More problems emerge with a vaccine

A woman gets her child vaccinated for measles at the Red Cross compound in Apia
There are vaccines for diseases that could be eradicated, Dr Ryan said, pointing to measles outbreaks in the Pacific. Photo: ABC

He gave a reminder that viruses continued to rear their ugly heads across the globe, despite the development of vaccines.

Dr Ryan said front-end health care was also important, using the December 2019 measles outbreak in Pacific countries such as Samoa, Tonga, Fiji, New Zealand and Kiribati as an example.

We have some perfectly effective vaccines on this planet that we have not used effectively for diseases we could have eradicated and we have not done it,’’ Dr Ryan said.

“We have lacked the will and determination to invest in health systems.
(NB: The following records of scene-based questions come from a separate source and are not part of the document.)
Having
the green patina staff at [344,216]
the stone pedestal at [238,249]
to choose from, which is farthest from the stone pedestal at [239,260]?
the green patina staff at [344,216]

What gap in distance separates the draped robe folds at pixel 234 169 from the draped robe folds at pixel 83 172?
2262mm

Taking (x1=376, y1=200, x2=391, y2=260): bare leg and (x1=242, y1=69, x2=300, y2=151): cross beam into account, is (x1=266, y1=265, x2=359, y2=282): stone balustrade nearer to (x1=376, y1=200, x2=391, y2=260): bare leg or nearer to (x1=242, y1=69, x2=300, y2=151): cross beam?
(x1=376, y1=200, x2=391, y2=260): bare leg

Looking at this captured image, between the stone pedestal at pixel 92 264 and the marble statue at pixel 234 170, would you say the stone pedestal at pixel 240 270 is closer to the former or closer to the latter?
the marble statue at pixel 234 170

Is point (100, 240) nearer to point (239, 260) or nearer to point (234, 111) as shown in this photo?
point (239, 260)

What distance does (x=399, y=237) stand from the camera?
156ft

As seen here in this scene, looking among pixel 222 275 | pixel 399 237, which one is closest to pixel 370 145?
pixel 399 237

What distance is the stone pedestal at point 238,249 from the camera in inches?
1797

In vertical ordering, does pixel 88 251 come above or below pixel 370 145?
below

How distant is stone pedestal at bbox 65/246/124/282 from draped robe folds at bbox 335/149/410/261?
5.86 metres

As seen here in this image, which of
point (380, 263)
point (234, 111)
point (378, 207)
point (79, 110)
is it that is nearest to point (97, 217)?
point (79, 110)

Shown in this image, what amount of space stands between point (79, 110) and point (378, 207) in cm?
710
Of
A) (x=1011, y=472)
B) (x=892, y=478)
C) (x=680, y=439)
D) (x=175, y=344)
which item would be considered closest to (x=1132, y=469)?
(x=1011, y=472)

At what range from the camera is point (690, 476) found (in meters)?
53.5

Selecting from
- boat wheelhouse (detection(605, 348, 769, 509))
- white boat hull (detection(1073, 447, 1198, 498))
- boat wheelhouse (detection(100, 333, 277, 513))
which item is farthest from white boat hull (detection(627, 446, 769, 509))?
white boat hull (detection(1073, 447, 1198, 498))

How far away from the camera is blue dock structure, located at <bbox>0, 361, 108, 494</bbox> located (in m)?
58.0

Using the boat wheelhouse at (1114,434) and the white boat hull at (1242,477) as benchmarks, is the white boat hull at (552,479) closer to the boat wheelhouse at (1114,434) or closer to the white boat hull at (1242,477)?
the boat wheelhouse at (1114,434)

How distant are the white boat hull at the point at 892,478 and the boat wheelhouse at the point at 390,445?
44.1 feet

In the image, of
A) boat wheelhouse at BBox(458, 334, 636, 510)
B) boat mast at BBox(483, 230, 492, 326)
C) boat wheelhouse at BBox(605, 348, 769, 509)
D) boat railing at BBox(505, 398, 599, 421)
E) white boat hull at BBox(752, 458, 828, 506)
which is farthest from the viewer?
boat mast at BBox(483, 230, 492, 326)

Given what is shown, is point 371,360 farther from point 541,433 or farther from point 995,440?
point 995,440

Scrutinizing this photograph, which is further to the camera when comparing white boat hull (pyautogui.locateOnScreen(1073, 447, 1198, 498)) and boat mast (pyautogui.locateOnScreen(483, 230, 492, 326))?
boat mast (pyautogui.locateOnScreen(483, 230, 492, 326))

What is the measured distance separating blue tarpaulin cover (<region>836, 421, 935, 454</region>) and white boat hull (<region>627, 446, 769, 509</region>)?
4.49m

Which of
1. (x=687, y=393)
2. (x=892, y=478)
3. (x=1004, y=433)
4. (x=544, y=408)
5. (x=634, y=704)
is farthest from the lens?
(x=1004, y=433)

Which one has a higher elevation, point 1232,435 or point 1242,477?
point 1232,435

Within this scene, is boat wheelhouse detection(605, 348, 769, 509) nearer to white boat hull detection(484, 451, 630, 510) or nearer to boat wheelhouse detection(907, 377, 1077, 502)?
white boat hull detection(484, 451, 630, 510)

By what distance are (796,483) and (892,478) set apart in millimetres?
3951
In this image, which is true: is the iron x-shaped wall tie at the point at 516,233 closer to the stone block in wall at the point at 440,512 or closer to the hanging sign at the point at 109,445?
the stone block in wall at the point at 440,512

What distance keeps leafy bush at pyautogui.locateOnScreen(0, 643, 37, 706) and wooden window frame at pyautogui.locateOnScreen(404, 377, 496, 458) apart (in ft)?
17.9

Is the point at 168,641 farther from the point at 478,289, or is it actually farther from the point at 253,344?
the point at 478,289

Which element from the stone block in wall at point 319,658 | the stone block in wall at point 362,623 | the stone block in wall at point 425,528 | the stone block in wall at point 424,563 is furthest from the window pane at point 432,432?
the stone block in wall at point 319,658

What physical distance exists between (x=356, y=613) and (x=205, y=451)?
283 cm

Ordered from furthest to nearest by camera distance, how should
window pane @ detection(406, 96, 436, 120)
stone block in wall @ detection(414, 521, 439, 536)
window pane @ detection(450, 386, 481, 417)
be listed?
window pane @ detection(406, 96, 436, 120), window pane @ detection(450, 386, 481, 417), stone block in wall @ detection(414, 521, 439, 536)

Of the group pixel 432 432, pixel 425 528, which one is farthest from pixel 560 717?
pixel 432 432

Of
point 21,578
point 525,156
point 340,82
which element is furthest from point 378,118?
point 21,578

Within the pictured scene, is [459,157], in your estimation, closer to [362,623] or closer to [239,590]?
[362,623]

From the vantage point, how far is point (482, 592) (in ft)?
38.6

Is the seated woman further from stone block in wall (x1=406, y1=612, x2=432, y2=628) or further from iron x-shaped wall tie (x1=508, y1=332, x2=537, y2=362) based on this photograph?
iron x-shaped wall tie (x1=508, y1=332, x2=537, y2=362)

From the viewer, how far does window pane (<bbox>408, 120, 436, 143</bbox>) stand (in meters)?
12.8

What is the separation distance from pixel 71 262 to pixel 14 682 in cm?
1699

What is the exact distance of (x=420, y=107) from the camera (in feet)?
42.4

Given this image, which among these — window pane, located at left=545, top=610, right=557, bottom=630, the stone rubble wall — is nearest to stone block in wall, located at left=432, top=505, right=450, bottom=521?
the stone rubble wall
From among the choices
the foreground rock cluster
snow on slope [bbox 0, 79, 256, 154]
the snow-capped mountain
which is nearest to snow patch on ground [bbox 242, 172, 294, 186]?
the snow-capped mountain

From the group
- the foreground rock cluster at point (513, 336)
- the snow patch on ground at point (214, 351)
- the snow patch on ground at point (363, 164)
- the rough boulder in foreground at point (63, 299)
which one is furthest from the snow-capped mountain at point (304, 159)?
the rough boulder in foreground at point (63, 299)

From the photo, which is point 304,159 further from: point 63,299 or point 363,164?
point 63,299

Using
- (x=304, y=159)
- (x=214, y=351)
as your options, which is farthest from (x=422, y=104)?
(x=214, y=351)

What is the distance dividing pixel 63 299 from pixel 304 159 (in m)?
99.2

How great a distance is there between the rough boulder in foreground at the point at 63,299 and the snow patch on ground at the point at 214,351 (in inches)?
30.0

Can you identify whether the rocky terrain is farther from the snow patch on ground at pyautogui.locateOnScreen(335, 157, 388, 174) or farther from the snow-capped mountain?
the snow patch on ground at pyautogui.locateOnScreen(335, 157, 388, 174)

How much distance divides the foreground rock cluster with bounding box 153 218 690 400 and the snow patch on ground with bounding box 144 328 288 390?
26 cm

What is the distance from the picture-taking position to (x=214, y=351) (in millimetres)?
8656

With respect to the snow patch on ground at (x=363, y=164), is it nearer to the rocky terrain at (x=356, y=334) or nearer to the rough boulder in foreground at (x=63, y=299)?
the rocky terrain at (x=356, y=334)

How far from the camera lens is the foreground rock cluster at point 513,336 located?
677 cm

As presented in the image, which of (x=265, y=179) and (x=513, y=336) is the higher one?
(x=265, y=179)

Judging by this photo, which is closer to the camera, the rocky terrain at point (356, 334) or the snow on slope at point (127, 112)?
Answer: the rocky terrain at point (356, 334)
We have lacked in capacity to help health care at the front end.

“Therefore, science can come up with vaccines, but somebody has to make it and make enough of it and we have to be able to deliver that and people want to take that vaccine.”

He said “every one of those steps is fraught with challenges” but added that the coronavirus outbreak was an opportunity for the world to work together.

We could, with a massive moon shot, find a vaccine and give that to everyone who needs it and stop this disease in its tracks,’’ Dr Ryan said.

“[And] turn maybe what has been a tragic pandemic into a beacon of hope to the future of our planet and how we care for our citizens and the way we solve problems through solidarity, through trust, through working together.”

When will the alarm bells stop ringing?

In answering a question from a Canadian journalist, Dr Ryan outlined what needed to be in place for the WHO to de-escalate its alert level.

He said the WHO was given two choices about alert levels by its member states who had decided “we either have a public health emergency or we do not”.

That means it could be a long time before emergency levels are downgraded.

Dr Ryan said that could happen when there was a “very significant control over the virus”, strong surveillance measures and health systems that could cope with outbreaks.

“There is a long, long way to go before there is going to be any bells unrung in this response,” Dr Ryan said.